◆ WHAT YOU ARE ASKED TO DO
Pull out each line of the records that contains the string "pillow", matching its case exactly.

──────── RECORDS TO PROCESS

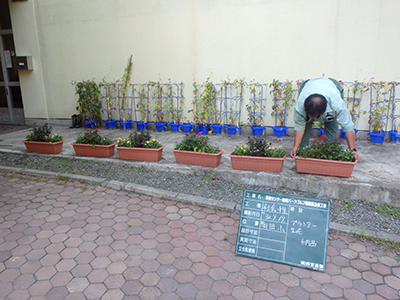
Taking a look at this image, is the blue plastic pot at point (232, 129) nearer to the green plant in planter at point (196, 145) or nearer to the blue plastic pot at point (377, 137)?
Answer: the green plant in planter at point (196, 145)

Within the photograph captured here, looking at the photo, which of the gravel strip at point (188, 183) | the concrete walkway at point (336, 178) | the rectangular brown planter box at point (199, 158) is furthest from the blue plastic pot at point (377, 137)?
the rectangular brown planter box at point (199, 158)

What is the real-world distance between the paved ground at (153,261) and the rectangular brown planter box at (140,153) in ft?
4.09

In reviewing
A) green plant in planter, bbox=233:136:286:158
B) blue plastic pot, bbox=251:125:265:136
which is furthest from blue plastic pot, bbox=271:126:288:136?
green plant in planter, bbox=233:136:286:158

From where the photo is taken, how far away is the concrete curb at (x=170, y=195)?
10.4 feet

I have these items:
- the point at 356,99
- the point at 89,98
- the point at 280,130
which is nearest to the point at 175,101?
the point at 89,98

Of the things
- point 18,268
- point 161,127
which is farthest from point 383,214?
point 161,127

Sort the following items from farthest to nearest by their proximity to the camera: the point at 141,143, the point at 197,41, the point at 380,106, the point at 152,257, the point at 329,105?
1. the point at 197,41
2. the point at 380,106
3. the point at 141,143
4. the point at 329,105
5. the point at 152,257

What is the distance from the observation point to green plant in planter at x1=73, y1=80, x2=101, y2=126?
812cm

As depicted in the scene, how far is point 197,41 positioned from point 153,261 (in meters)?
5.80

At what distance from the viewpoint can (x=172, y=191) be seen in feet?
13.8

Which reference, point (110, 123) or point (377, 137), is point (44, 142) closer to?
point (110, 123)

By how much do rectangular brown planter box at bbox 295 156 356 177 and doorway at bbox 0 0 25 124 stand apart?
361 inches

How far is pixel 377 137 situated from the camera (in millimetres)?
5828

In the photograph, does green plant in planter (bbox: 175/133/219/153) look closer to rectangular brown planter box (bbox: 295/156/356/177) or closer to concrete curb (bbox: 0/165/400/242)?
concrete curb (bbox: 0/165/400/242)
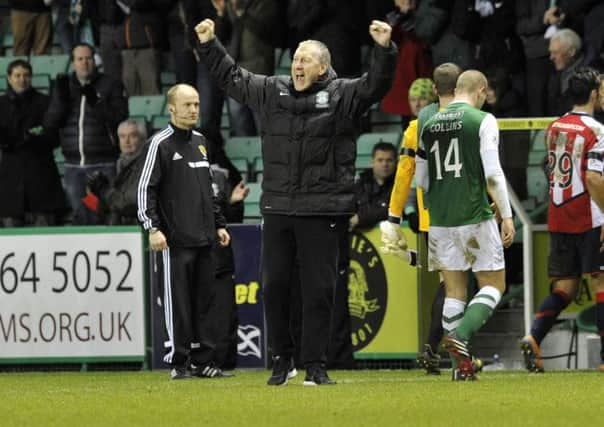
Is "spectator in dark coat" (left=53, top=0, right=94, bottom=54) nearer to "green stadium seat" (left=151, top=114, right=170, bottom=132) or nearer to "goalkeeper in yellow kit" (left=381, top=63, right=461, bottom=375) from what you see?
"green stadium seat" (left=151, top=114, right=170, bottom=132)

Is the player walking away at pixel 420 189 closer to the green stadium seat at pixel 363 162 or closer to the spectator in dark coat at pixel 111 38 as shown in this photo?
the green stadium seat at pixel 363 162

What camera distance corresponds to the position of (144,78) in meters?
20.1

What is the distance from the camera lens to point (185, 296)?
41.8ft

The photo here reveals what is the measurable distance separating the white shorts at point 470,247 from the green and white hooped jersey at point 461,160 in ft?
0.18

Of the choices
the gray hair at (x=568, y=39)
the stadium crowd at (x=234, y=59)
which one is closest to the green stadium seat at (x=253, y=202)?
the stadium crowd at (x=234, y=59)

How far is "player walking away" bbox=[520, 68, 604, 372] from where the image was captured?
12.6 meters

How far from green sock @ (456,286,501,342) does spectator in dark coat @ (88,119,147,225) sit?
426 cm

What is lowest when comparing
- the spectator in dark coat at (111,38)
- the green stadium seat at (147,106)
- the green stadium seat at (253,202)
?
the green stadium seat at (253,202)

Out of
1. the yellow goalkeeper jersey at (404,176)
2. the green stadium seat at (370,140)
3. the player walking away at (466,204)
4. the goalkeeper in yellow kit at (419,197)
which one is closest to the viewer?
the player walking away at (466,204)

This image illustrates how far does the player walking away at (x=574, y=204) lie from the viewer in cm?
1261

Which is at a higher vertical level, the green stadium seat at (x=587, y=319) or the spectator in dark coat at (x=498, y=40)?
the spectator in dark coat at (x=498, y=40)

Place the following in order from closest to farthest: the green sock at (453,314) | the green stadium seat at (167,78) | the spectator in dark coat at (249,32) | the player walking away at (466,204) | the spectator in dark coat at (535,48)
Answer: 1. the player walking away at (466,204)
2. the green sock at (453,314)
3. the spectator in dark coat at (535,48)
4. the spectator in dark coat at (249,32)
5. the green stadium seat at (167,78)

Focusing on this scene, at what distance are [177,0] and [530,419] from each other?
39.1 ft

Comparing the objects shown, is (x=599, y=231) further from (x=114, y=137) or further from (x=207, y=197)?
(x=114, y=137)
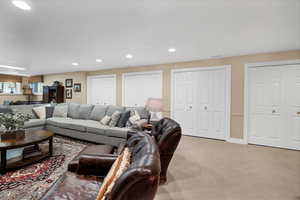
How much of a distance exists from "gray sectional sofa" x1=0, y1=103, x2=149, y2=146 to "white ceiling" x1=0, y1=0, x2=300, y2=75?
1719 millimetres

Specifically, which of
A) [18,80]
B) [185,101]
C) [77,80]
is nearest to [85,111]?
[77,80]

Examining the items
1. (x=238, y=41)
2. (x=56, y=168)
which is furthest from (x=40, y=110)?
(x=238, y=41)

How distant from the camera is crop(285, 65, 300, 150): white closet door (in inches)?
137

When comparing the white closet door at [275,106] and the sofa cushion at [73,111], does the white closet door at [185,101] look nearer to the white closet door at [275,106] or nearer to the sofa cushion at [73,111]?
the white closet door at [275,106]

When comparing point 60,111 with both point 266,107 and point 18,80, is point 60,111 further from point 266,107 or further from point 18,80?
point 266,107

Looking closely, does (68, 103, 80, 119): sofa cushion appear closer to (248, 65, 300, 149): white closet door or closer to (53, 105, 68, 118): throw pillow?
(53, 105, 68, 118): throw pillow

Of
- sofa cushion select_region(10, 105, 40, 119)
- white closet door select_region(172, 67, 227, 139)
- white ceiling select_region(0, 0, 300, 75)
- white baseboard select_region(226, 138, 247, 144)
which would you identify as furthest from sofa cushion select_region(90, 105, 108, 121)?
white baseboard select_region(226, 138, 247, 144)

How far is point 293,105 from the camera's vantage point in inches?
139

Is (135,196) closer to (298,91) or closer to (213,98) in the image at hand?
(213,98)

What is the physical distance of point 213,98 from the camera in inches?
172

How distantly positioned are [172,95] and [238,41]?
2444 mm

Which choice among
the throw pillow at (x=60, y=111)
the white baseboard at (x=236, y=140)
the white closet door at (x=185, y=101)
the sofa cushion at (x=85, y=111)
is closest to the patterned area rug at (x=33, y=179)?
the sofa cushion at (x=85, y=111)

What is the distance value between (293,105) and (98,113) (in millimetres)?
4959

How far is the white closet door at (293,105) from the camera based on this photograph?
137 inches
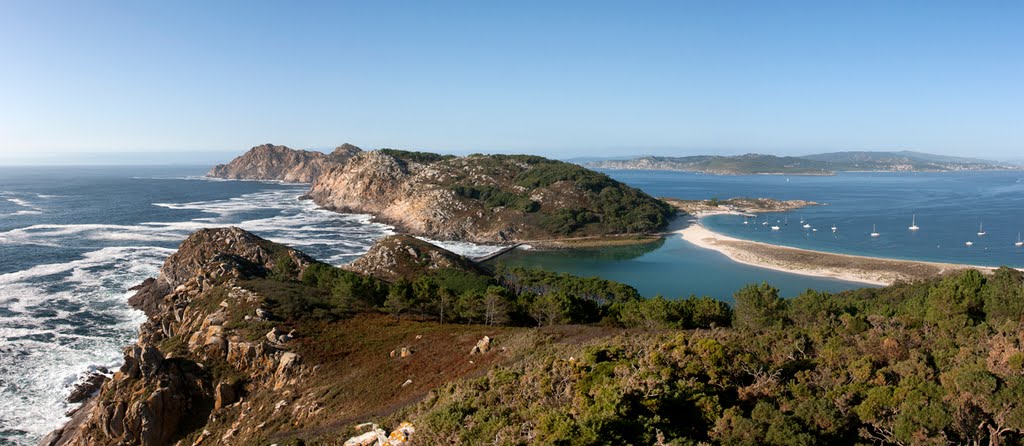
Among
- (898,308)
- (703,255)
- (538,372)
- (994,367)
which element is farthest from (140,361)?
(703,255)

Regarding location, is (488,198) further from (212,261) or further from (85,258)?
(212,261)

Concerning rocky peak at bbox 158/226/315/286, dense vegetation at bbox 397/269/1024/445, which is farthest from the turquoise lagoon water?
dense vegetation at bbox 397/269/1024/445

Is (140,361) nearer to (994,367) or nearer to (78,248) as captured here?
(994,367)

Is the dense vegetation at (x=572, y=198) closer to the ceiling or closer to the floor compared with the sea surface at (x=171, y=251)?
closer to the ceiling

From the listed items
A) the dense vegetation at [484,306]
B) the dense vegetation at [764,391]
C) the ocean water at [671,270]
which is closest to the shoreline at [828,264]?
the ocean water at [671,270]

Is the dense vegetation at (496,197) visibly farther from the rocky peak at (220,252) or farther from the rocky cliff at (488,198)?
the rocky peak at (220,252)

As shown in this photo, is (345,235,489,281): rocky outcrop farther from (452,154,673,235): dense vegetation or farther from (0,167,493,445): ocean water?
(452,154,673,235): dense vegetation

────────────────
──────── RECORDS TO PROCESS

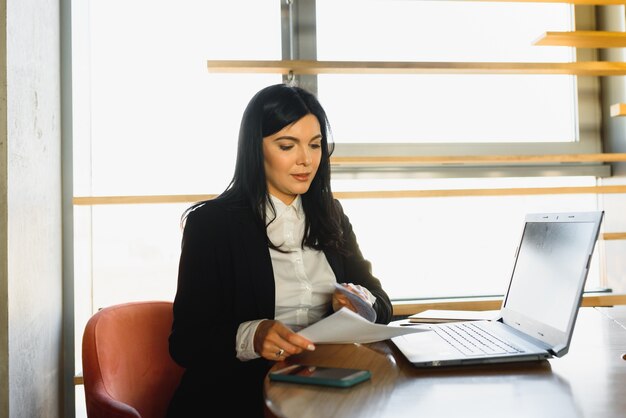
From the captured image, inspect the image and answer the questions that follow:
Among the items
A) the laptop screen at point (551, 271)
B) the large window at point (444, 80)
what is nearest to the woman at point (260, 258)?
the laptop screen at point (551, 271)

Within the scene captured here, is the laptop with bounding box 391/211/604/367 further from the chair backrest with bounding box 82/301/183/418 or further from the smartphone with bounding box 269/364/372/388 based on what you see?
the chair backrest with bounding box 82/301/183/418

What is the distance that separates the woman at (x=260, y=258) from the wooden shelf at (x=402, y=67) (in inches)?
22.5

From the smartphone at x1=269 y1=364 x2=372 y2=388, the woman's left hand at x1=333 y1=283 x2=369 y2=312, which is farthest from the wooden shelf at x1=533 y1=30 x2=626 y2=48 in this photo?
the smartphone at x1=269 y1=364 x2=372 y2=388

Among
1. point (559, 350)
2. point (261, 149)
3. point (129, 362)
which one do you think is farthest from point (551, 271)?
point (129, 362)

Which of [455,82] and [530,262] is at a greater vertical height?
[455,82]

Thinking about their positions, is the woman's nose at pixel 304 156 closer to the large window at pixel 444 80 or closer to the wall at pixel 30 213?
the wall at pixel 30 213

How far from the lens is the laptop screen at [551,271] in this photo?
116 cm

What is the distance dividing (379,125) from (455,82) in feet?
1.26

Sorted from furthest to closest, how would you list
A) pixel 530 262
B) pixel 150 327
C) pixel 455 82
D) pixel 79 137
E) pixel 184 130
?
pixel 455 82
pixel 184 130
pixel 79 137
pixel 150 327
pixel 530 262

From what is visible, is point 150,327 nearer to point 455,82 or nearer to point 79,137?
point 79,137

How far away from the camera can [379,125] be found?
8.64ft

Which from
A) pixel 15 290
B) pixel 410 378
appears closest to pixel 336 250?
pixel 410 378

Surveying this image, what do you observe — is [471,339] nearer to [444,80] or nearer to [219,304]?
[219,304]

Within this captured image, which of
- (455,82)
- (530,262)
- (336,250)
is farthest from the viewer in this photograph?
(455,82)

────────────────

◆ SOLUTION BELOW
Looking closely, does (68, 103, 80, 119): sofa cushion appear closer to (248, 65, 300, 149): white closet door or closer to (53, 105, 68, 118): throw pillow?
(53, 105, 68, 118): throw pillow
the throw pillow at (x=60, y=111)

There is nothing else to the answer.